7. The method of claim 6, further comprising:

if the electric conductivity of the liquid in the current mixer still does not reach the preset electric conductivity threshold after the powder pushing motor M1 is started for a preset fifth time length, the PLC controller sends a powder shortage alarm prompt to the touch display screen; if the electric conductivity of the liquid in the current mixer still does not reach the preset electric conductivity threshold after the powder pushing motor M1 is started for a preset sixth time length, the PLC controller sends an excessive powder injection alarm prompt to the touch display screen.

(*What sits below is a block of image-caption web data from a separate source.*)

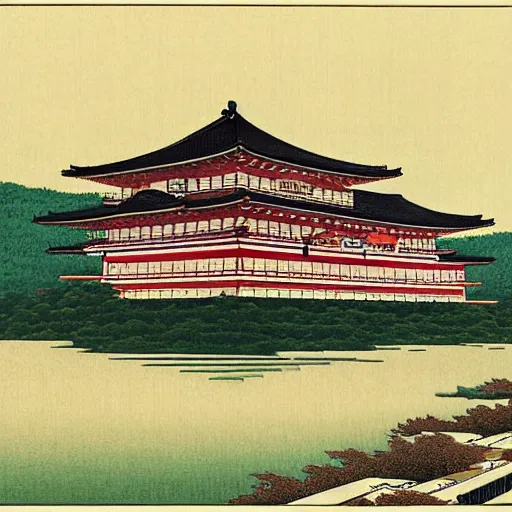 Image similar to the Imperial Palace,Hasui Kawase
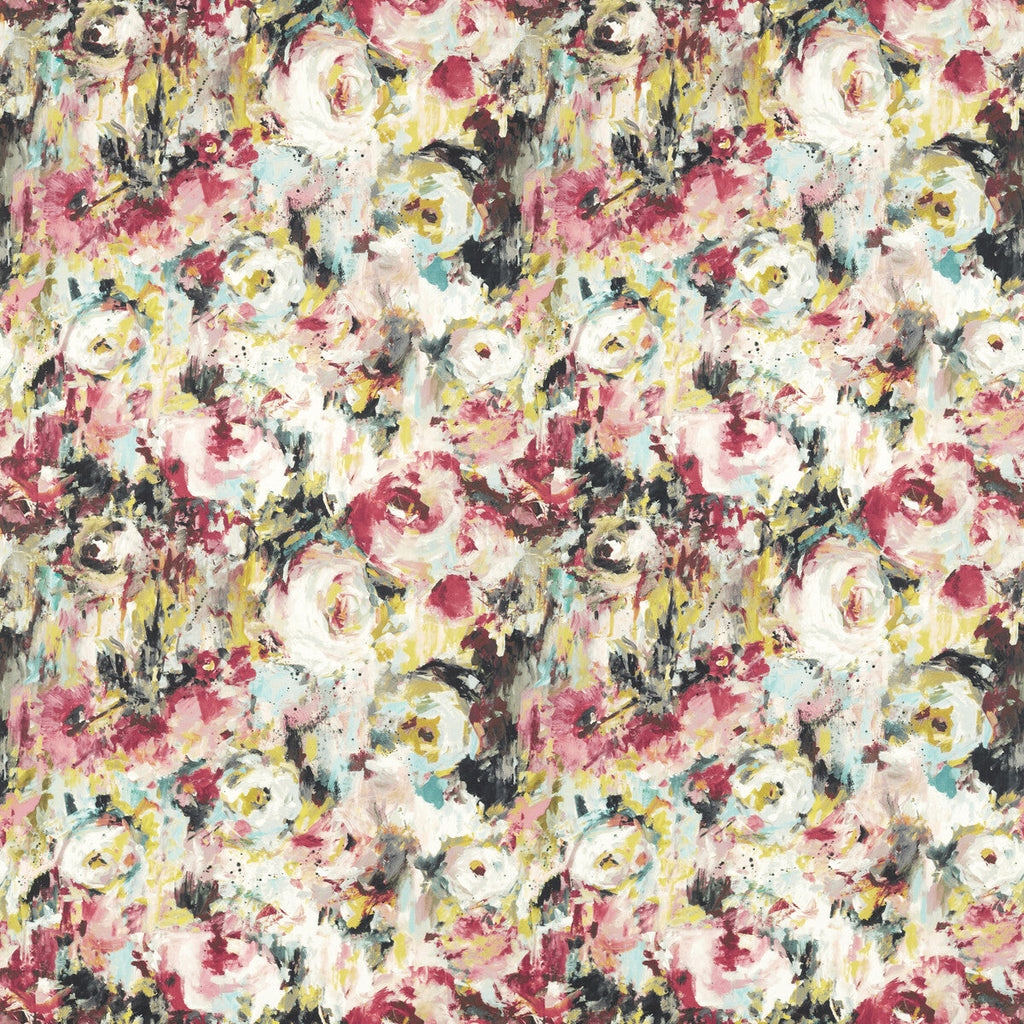 Samples and Purchasing available for Kingsley - Autumn Multi By Clarke And Clarke | Floral Flourish By Studio G For C&C |Botanical & Floral  Multipurpose Print at Designer Wallcoverings and Fabrics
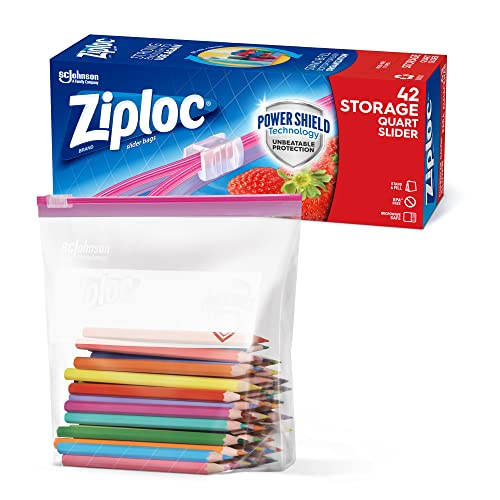 Ziploc Quart Food Storage Slider Bags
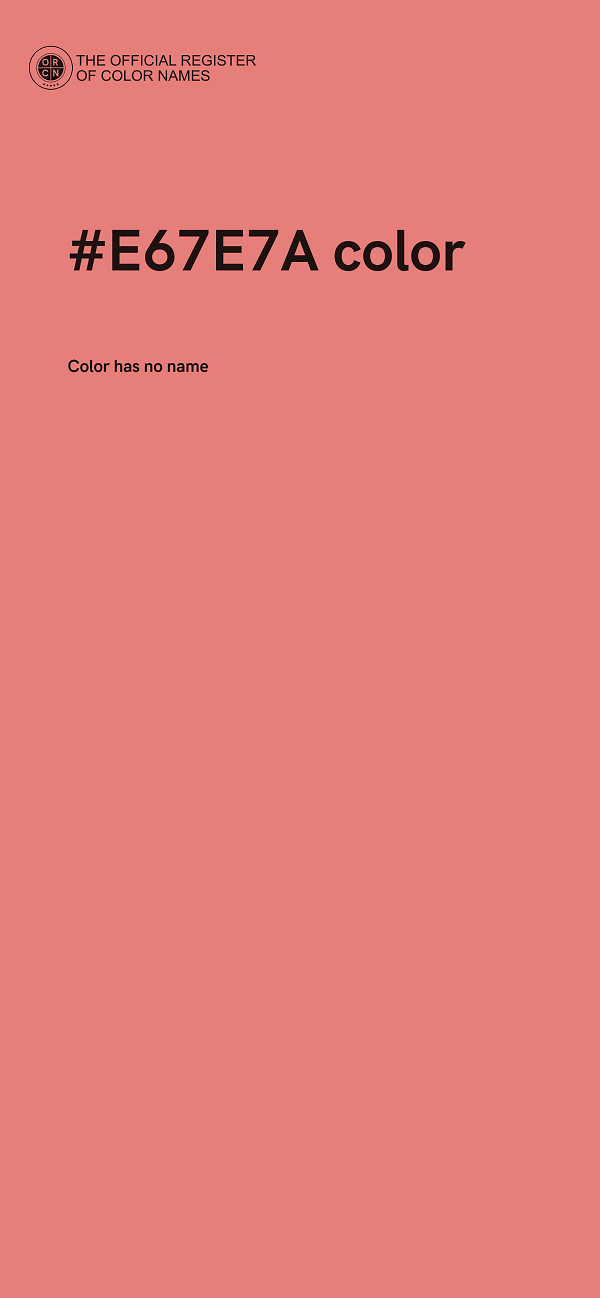 #E67E7A color image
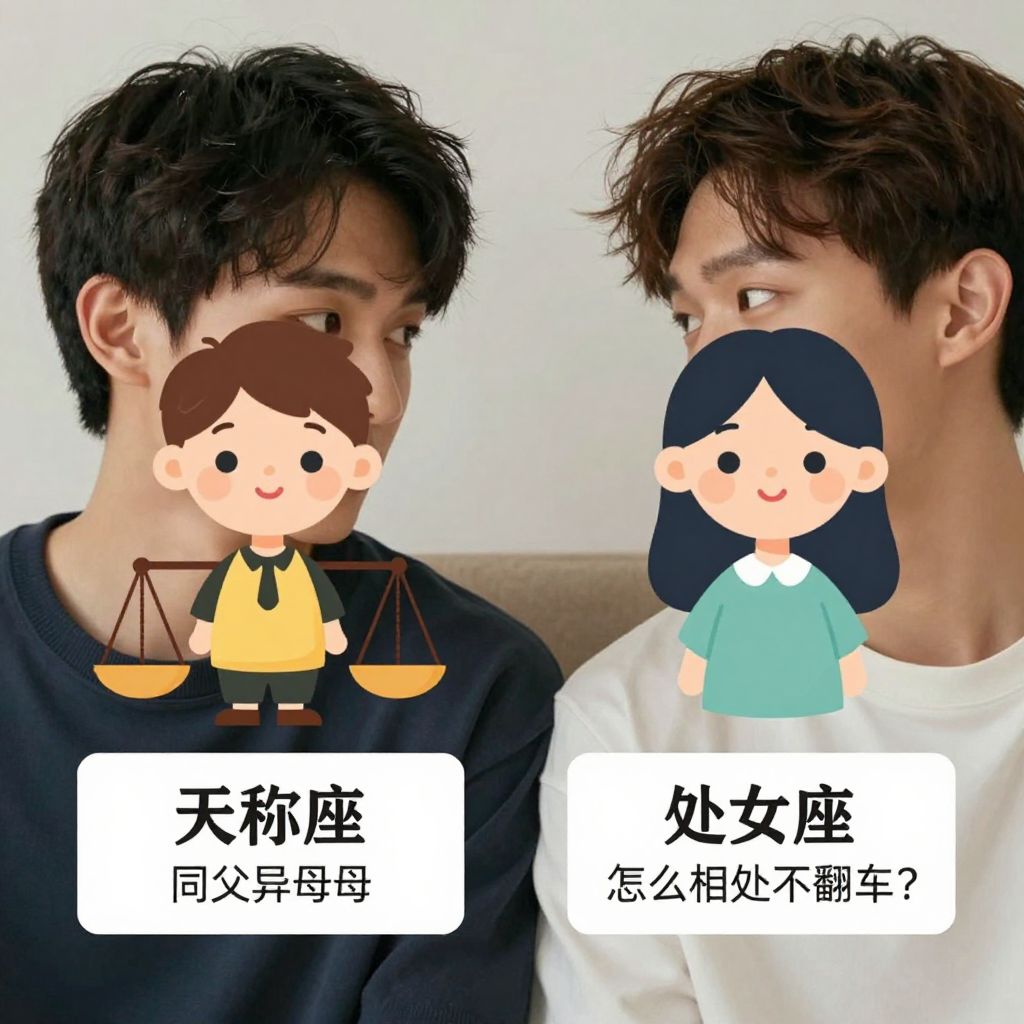天秤座和处女座同父异母哥哥怎么相处不翻车？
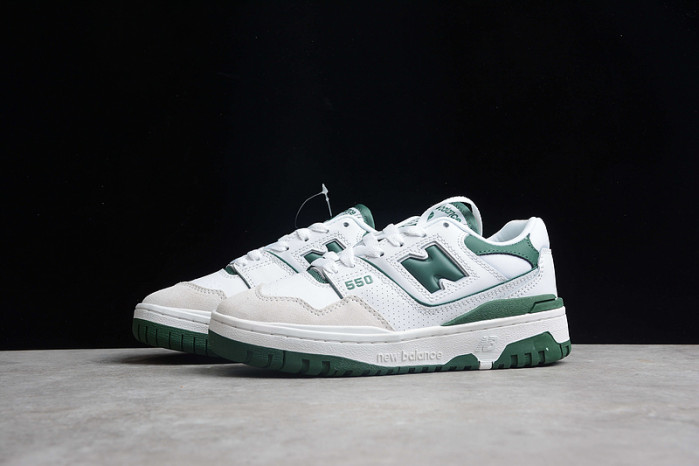 NEW BALANCE 550 WHITE GREEN BB550WT1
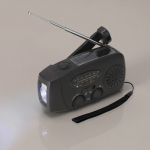 Radio portable solaire avec lampe et batterie d’urgence vue d'ambiance
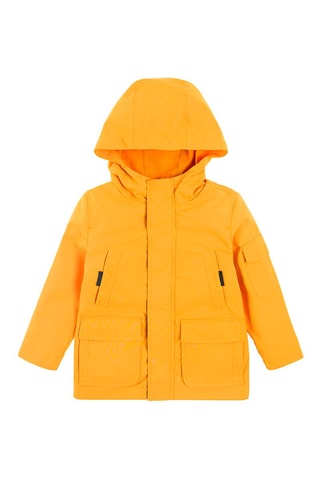 Parka et doudoune à capuche - Jaune et bleu foncé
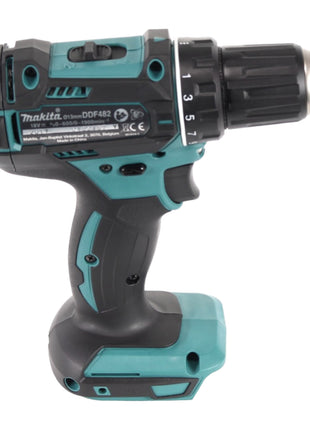 Makita DDF 482 SFJ-R taladro atornillador inalámbrico 18V 62Nm + 2x baterías 3,0 Ah + cargador + RHINO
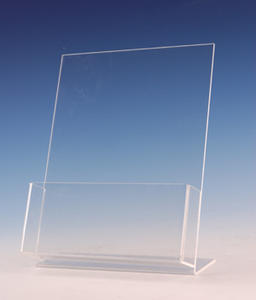 Exhibidor de Folletos Acrílico para Mostrador, Soporte de Plástico para Revistas, Folletos, Catálogos, Menús y Diarios - Product Image 2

8. The method according to claim 7, wherein the preset first time period, the preset second time period, and the preset third time period are each 60 seconds, the preset fourth time period is 180 seconds, the preset fifth time period is 12 seconds, and the preset sixth time period is 250 seconds.

9. The method of claim 5, further comprising:

s11, when the operation mode is a host disinfection mode, the PLC receives data fed back by the liquid level sensor F6, the liquid level sensor F7 and the temperature sensor in real time, and executes steps S12-S14;

S12, the PLC controller sends an opening control signal to the electromagnetic valve V1, and judges the liquid level in the current water inlet balancer according to data fed back by the liquid level sensor F6 and the liquid level sensor F7; if the liquid level in the current water inlet balancer reaches the setting position of the liquid level sensor F7, the PLC controller sends a closing control signal to the electromagnetic valve V1 and sends opening control signals to the pump P1 and the electromagnetic valve V2;

s13, when the disinfectant suction amount reaches a preset disinfectant suction amount threshold, the PLC controller sends an opening control signal to the electromagnetic valve V1 and sends a closing control signal to the pump P1; when the liquid in the front water inlet balancer fills the whole water inlet balancer, the PLC controller sends opening control signals to the pump P2, the pump P3, the circulating valve MV1 and the circulating valve MV3 and sends closing control signals to the electromagnetic valve V1;

and S14, if the liquid level in the current water inlet balancer is lower than the setting position of the liquid level sensor F6, the PLC controller sends closing control signals to the pump P2, the pump P3, the circulating valve MV1 and the circulating valve MV3, and the steps S12-S13 are repeatedly executed until the disinfectant is filled in the whole centralized supply dialysate equipment.

10. The method of claim 5, further comprising:

S15, when the operation mode is a full system disinfection mode, the PLC receives data fed back by the liquid level sensor F3, the liquid level sensor F4, the liquid level sensor F5, the liquid level sensor F6 and the liquid level sensor F7 in real time, and executes steps S16-S18;

s16, the PLC controller sends an opening control signal to the electromagnetic valve V1, and judges the liquid level in the current water inlet balancer according to data fed back by the liquid level sensor F6 and the liquid level sensor F7; if the liquid level in the current water inlet balancer reaches the setting position of the liquid level sensor F7, the PLC controller sends a closing control signal to the electromagnetic valve V1 and sends opening control signals to the pump P1 and the electromagnetic valve V2;

s17, when the disinfectant suction amount reaches a preset disinfectant suction amount threshold, the PLC controller sends an opening control signal to the electromagnetic valve V1 and sends a closing control signal to the pump P1; when the liquid in the front water inlet balancer fills the whole water inlet balancer, the PLC controller sends opening control signals to the pump P2, the pump P3, the circulating valve MV1 and the circulating valve MV3 and sends closing control signals to the electromagnetic valve V1;

and S18, the PLC judges the liquid level in the current liquid supply balancer according to the data fed back by the liquid level sensor F3, the liquid level sensor F4 and the liquid level sensor F5, and if the liquid level in the current liquid supply balancer reaches the setting position of the liquid level sensor F5, the PLC sends opening control signals to the pump P4 and the circulating valve MV 4.